Crowds of revellers ambled through the market at Victoria Park, making the most of the noodles, dumplings and skewers during the opening night on Wednesday.
While it was the City of Sail's first taste of the night noodles, the event has already drawn thousands of people in Christchurch, Queenstown and Wellington.
International chefs teamed up with local cooks to cater to the crowds at Victoria Park, with pan-Asian offerings at 20 stalls, including a Singaporean Michelin-starred chef and successful Australian street vendor were among the other offerings on the night.
Founder Vicky Ha said Auckland was a different beast to Wellington, because of the wide variety of cuisines available in the city.
"We always try to have a variety for people, they all have different presentation and texture," she said.
It was a comfortable setting for Ha whose business began at a market - the Wellington City Market.

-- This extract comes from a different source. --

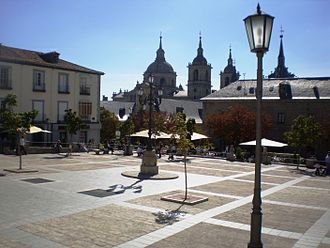 San Lorenzo de El Escorial - Plaza de la Constitución. In the background, the Monastery.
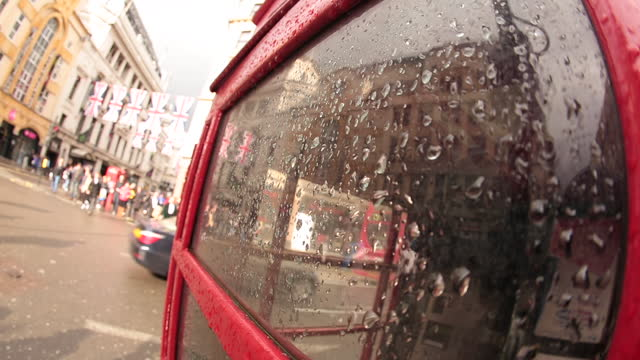 Fish eye lens view of rainy London telephone booth as double decker bus passes by.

There was also street vendor royalty among the crowds - Singapore chef Chan Hon Meng travelled to Auckland for the event.
Hon Meng made international headlines earlier this year when his humble hawker stall was awarded a Michelin star.

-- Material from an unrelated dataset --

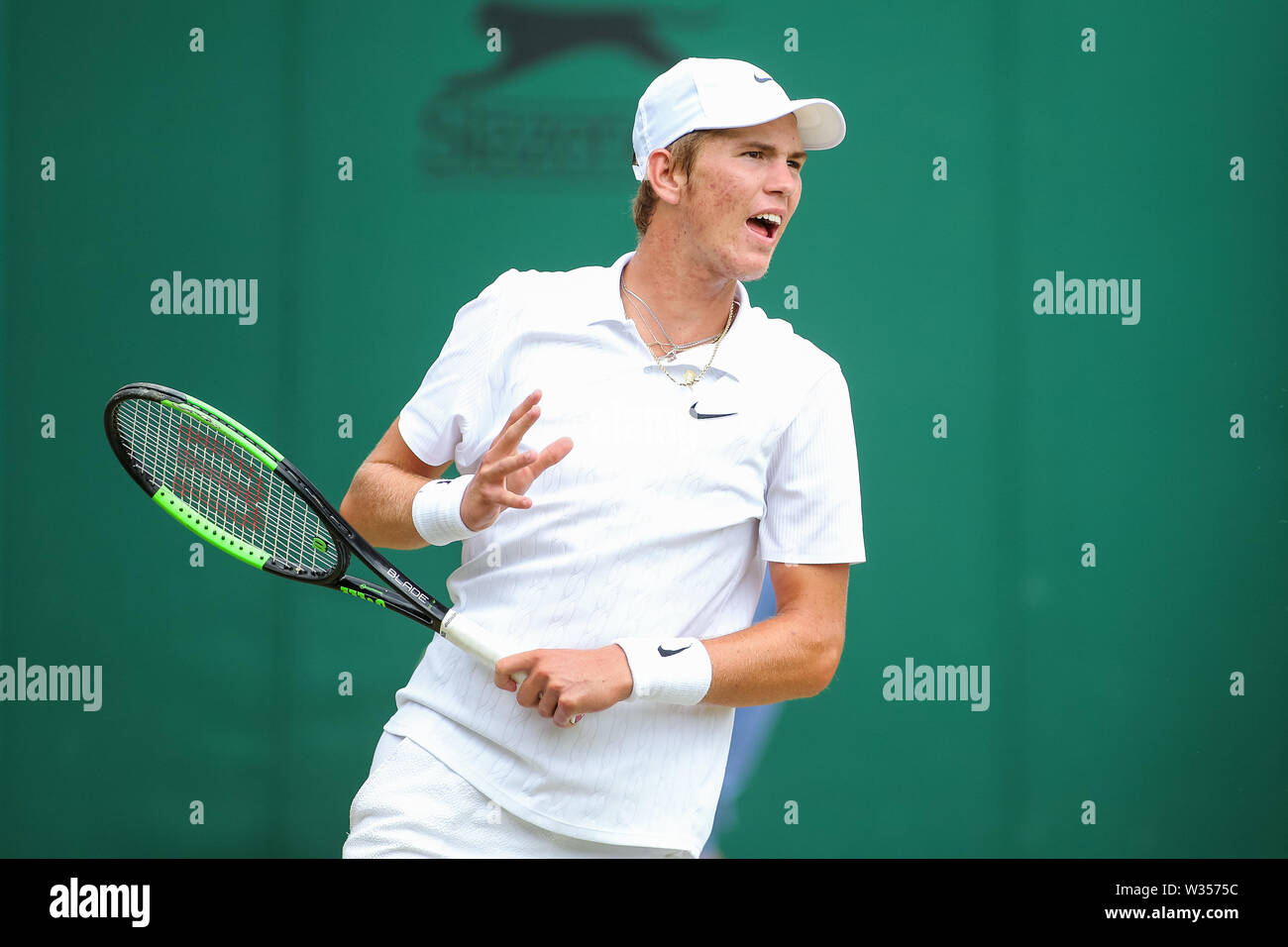 Wimbledon, London, UK. 12th July 2019. Wimbledon, London, UK. 12th July 2019.Martin Damm of the United States during the boy's singles semi-final match of the Wimbledon Lawn Tennis Championships against Shintaro Mochizuki of Japan at the All England Lawn Tennis and Croquet Club in London, England on July 12, 2019. Credit: AFLO/Alamy Live News Stock Photo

Fairfax Media NZ events manager Brett McMeekin said he expected about 200,000 people to attend the event in Auckland.
Seven thousand people visited the event within about three hours of opening on Wednesday. Lines had already begun forming outside some of the more popular stalls by 6pm.
"We're getting some quite big queues, but we're trying to manage that," he said.
"The first night is always quite a big learning curve for the vendors."
Filipino barbecue stall Hoy Pinoy, from Melbourne, had long lines for their pork belly and chicken cooked over coals.
However Hoy Pinoy were prepared - having been involved at every other event - with two tonnes of meat and 1500kg of charcoal for the event.
While opening night was busy, McMeekin believed Friday and Saturday would be the busiest.
"People come more than once because they can't eat everything all at once."